14.09.2018 Wetterauer Zeitung: „Viel Bewebung im Tulpenkader“

Die Damen-Mannschaft des SSC Bad Vilbel geht mit dem zahlenmäßig schlanksten, dafür aber auch körperlich längsten Kader in die neue Saison in der 3. Liga Süd. Die Klasse wurde durch den Aufstieg dreier Teams kräftig gemischt. Es gibt mit dem neu formierten Team der TG Bad Soden einen Absteiger, die »alten Hasen« Villingen, Karlsruhe-Beiertheim, Sinsheim, Lebach, BSP Stuttgart und Bad Vilbel sowie mit Gonsenheim, Freisen, TSV Stuttgart und Umkirch gleich vier Aufsteiger.

Der SSC Bad Vilbel vor der Saison (hinten, v. l.): Trainer Christoph Haase, Steffi Freund, Jacqueline Garski, Catherine Thornton, Franziska Wilhelm, Anna Laschewski, Co-Trainer Götz Steinfeld; vorne, v. l.: Vanessa Koch, Jacqueline Pfeiffer, Elena Jass, Jeannette Pfeiffer. Es fehlen Julia Schwarzlose, Amelie Krimphoff und Christina Jadatz. (Foto: privat)
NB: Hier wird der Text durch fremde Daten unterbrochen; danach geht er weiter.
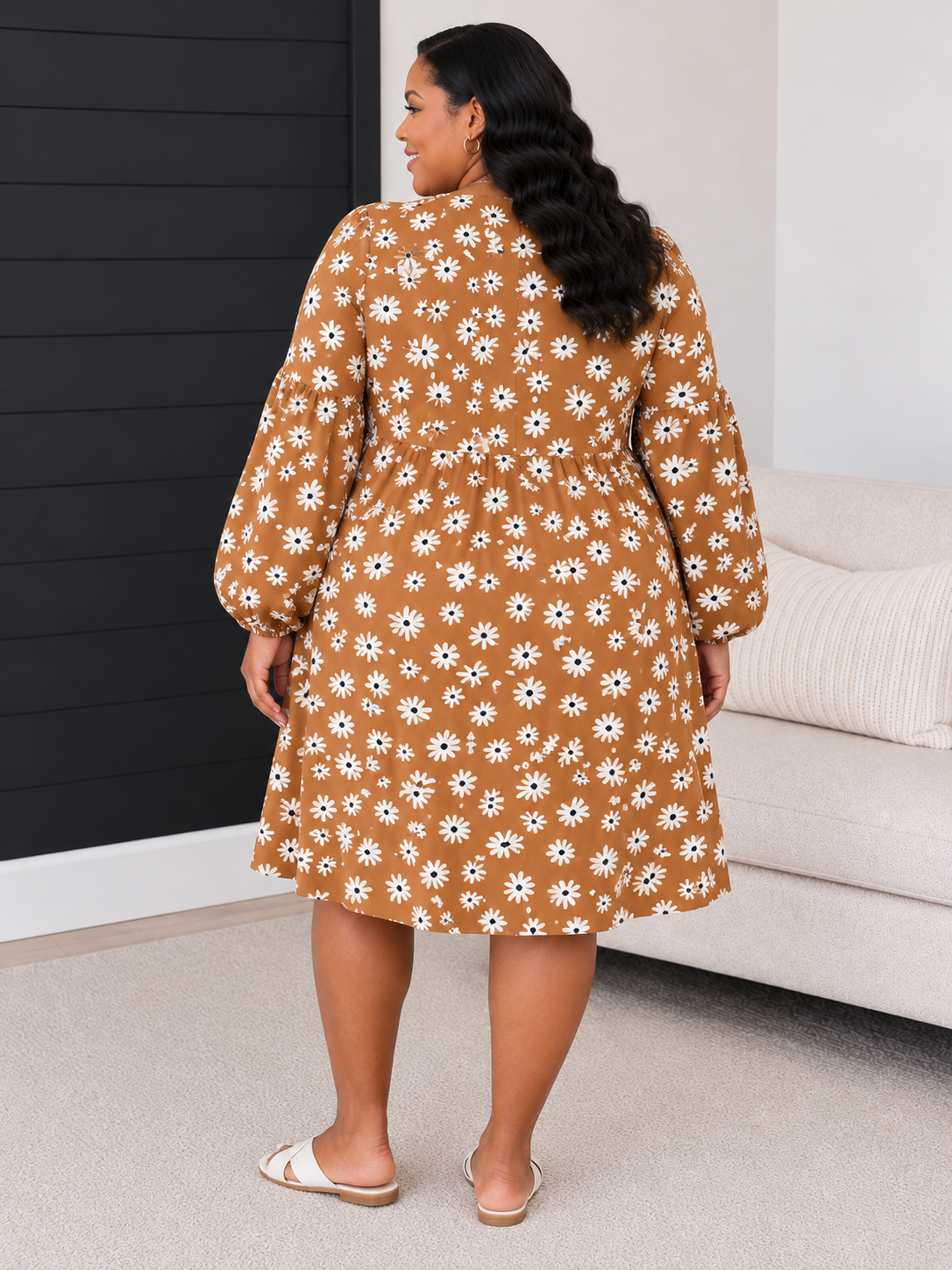 A woman wearing a brown long-sleeve midi dress with a white daisy floral pattern, shown from the back in a living room setting.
»Die Stärke der Liga ist schwer einzuschätzen. Bei vier Aufsteigern und einem neu formierten, jungen Team aus Bad Soden sollte man von einer insgesamt schwächeren Liga ausgehen, aber gerade die Aufsteiger sind schwer einzuschätzen. Es wird für uns also wieder darum gehen, von Spieltag zu Spieltag zu denken, wobei ein Platz im Mittelfeld ohne Entscheidungsspiel wie 2017/2018 sicherlich unser Ziel ist«, sagt Trainer Christoph Haase.

Der Kader der Tulpen ist für die neue Saison fast vollständig »neu« zusammengestellt worden. Durch die Abgänge von Franziska Koob (TG Bad Soden), Nicole Wolf (Laufbahnende), Maike Wendling (Bommersheim), Katrin Hultsch (Bommersheim), Rebekka Engelke (Laufbahnende) und Ornela Pezer musste man auf die Suche nach zahlreichen Neuzugängen gehen. Christina Jadatz (bisher Damen II), Elena Jass (ehemals 2. Bundesliga in Bad Soden), Steffi Freund (Hanau) und Rückkehrerin Vanessa Koch bilden den Mittelblock. »Wir haben uns körperlich noch mal verlängert im Mittelblock und arbeiten intensiv am Zusammenspiel des Doppelblocks und des schnellen Mittelangriffs mit unseren Zuspielern.« Auf der Liberoposition gab es einen internen Wechsel: Jacqueline Pfeiffer ist hier neu. Auch auf der Diagonalen gab es einen internen Wechsel: Anna Laschewski, nun auch auch erstmals Teamkapitän, wechselt zu Jacqueline Garski auf die Position, und Neuzugang Amelie Krimphoff (Mainz-Bretzenheim) übernimmt die Außenposition. Im Zuspiel setzt das Team auf Julia Schwarzlose, Franziska Wilhelm und auch auf Krimphoff.

»Ich denke, dass wir bis zum ersten Spiel in Beiertheim am 22. September zwar noch einiges im Training abarbeiten müssen, dann aber gut für die Saison aufgestellt sein werden und vielleicht schon am ersten Spieltag einen Punkt mit nach Bad Vilbel nehmen können«, hofft Haase.